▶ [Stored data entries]
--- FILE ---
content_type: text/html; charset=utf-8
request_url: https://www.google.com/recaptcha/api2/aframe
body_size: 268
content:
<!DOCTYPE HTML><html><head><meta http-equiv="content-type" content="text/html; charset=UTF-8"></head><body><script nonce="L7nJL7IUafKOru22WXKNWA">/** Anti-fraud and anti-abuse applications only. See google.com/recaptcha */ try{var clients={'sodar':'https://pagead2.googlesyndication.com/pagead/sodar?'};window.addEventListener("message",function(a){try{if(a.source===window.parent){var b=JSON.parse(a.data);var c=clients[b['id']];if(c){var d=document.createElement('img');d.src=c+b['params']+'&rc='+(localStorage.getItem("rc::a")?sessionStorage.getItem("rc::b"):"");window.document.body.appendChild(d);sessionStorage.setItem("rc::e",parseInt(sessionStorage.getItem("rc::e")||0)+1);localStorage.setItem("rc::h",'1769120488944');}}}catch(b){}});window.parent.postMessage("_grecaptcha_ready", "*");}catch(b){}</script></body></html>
* * *
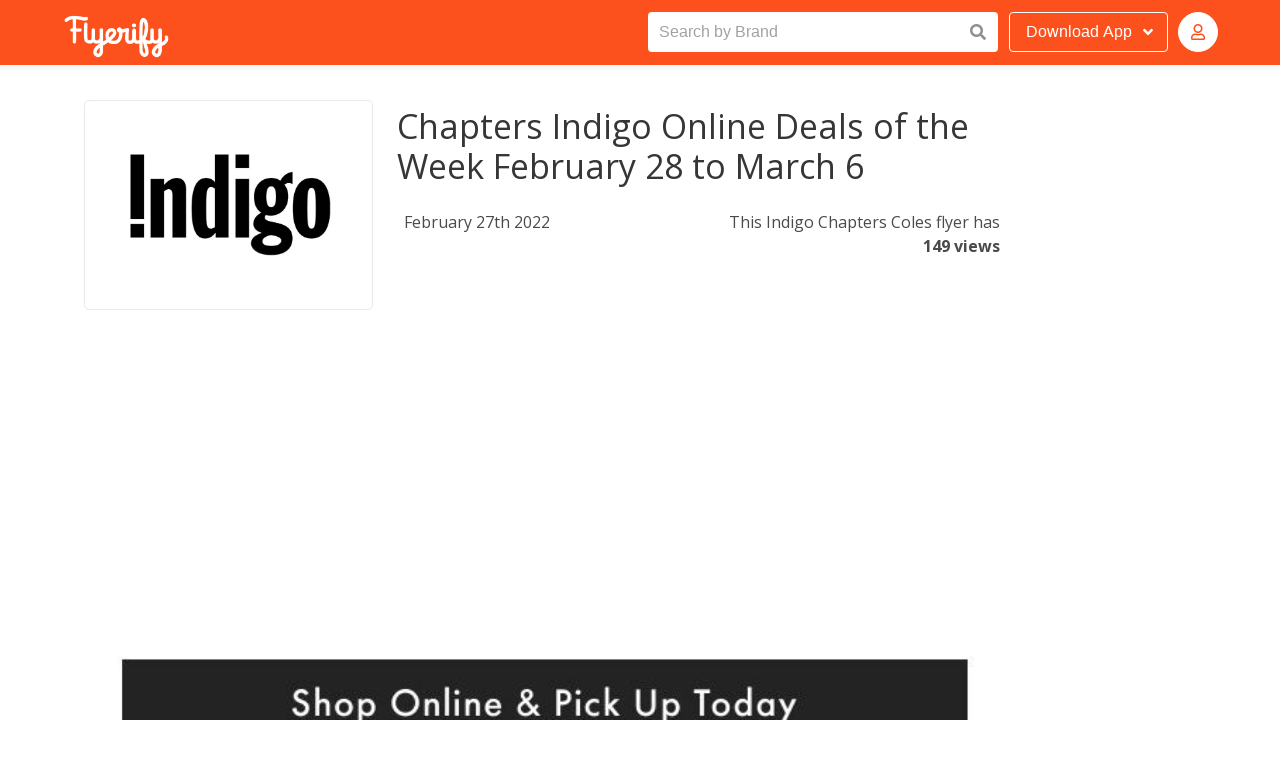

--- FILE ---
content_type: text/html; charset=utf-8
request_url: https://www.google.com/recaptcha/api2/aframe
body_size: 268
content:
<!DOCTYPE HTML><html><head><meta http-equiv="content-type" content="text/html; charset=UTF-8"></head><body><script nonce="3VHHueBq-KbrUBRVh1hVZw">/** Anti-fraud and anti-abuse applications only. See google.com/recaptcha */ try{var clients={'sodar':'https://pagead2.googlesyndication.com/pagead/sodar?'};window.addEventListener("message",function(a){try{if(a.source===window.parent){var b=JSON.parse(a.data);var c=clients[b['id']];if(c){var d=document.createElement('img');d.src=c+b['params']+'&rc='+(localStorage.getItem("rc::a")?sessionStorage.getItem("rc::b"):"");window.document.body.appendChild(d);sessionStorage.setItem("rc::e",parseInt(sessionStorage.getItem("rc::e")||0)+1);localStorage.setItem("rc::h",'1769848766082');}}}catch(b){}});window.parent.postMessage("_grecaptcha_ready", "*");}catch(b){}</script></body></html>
...
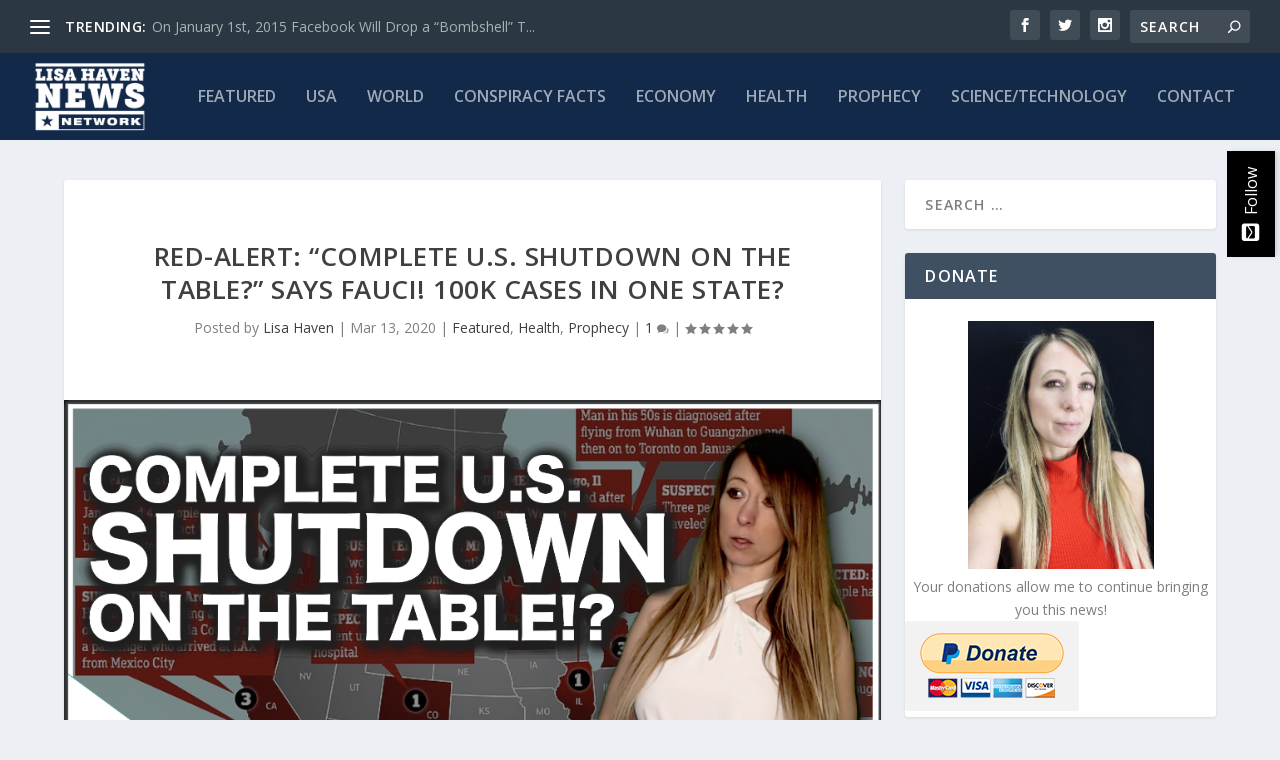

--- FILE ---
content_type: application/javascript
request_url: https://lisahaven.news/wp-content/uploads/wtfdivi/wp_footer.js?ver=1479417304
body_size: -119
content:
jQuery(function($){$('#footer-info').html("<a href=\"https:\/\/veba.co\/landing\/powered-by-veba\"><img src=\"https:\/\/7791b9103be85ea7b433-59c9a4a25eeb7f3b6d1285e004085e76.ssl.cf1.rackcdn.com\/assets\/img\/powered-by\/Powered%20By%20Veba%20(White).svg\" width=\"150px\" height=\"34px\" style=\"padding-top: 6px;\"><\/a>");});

▶ [About this exercise]
Some lines above contain the word "nonce". Copy each of them.

▶ [Solution]
<!DOCTYPE HTML><html><head><meta http-equiv="content-type" content="text/html; charset=UTF-8"></head><body><script nonce="L7nJL7IUafKOru22WXKNWA">/** Anti-fraud and anti-abuse applications only. See google.com/recaptcha */ try{var clients={'sodar':'https://pagead2.googlesyndication.com/pagead/sodar?'};window.addEventListener("message",function(a){try{if(a.source===window.parent){var b=JSON.parse(a.data);var c=clients[b['id']];if(c){var d=document.createElement('img');d.src=c+b['params']+'&rc='+(localStorage.getItem("rc::a")?sessionStorage.getItem("rc::b"):"");window.document.body.appendChild(d);sessionStorage.setItem("rc::e",parseInt(sessionStorage.getItem("rc::e")||0)+1);localStorage.setItem("rc::h",'1769120488944');}}}catch(b){}});window.parent.postMessage("_grecaptcha_ready", "*");}catch(b){}</script></body></html>
<!DOCTYPE HTML><html><head><meta http-equiv="content-type" content="text/html; charset=UTF-8"></head><body><script nonce="3VHHueBq-KbrUBRVh1hVZw">/** Anti-fraud and anti-abuse applications only. See google.com/recaptcha */ try{var clients={'sodar':'https://pagead2.googlesyndication.com/pagead/sodar?'};window.addEventListener("message",function(a){try{if(a.source===window.parent){var b=JSON.parse(a.data);var c=clients[b['id']];if(c){var d=document.createElement('img');d.src=c+b['params']+'&rc='+(localStorage.getItem("rc::a")?sessionStorage.getItem("rc::b"):"");window.document.body.appendChild(d);sessionStorage.setItem("rc::e",parseInt(sessionStorage.getItem("rc::e")||0)+1);localStorage.setItem("rc::h",'1769848766082');}}}catch(b){}});window.parent.postMessage("_grecaptcha_ready", "*");}catch(b){}</script></body></html>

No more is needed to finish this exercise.